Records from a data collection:

____________________

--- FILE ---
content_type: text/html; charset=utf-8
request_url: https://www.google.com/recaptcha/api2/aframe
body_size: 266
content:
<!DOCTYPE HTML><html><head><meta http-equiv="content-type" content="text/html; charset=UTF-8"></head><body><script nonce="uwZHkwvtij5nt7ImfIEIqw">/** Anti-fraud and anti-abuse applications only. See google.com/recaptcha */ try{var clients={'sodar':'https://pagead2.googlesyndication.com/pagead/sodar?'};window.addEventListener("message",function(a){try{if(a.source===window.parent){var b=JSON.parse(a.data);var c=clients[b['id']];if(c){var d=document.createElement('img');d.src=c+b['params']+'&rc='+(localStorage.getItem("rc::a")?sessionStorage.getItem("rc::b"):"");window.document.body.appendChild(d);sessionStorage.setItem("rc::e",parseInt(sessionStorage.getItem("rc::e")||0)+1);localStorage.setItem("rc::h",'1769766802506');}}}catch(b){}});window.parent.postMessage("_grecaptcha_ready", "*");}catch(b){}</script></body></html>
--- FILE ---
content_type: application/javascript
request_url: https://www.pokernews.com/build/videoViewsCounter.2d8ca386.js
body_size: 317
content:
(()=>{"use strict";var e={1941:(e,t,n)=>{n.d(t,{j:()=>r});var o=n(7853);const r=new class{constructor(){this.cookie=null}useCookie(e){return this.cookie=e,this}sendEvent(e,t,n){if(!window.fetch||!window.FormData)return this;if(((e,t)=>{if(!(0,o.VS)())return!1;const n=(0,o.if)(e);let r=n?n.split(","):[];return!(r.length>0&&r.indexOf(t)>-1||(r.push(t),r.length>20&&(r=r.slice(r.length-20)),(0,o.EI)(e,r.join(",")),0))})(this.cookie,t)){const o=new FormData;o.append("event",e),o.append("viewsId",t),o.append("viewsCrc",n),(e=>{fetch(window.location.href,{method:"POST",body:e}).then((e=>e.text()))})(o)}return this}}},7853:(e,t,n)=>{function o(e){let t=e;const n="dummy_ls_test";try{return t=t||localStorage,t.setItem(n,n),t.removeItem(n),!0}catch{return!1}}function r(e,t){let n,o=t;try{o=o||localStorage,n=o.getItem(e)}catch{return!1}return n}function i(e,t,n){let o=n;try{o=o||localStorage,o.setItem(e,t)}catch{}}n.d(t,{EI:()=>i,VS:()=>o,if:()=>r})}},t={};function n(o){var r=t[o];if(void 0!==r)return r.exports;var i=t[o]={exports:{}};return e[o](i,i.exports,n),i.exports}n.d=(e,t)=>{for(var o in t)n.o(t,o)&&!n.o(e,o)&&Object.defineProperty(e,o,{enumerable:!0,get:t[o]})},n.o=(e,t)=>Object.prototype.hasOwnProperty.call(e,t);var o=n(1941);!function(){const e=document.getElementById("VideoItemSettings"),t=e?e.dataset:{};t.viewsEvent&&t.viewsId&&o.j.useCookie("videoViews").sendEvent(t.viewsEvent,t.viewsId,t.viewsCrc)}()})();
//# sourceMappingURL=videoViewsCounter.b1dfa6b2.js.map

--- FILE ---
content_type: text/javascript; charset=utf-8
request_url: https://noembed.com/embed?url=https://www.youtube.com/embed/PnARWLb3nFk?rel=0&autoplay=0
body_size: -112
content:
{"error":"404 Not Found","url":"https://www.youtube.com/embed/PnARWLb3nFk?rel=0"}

____________________

_ACTIVITY_: Scan the entries above and return each line that holds "javascript".

_SOLUTION TO THE EXERCISE_:
content_type: application/javascript
content_type: text/javascript; charset=utf-8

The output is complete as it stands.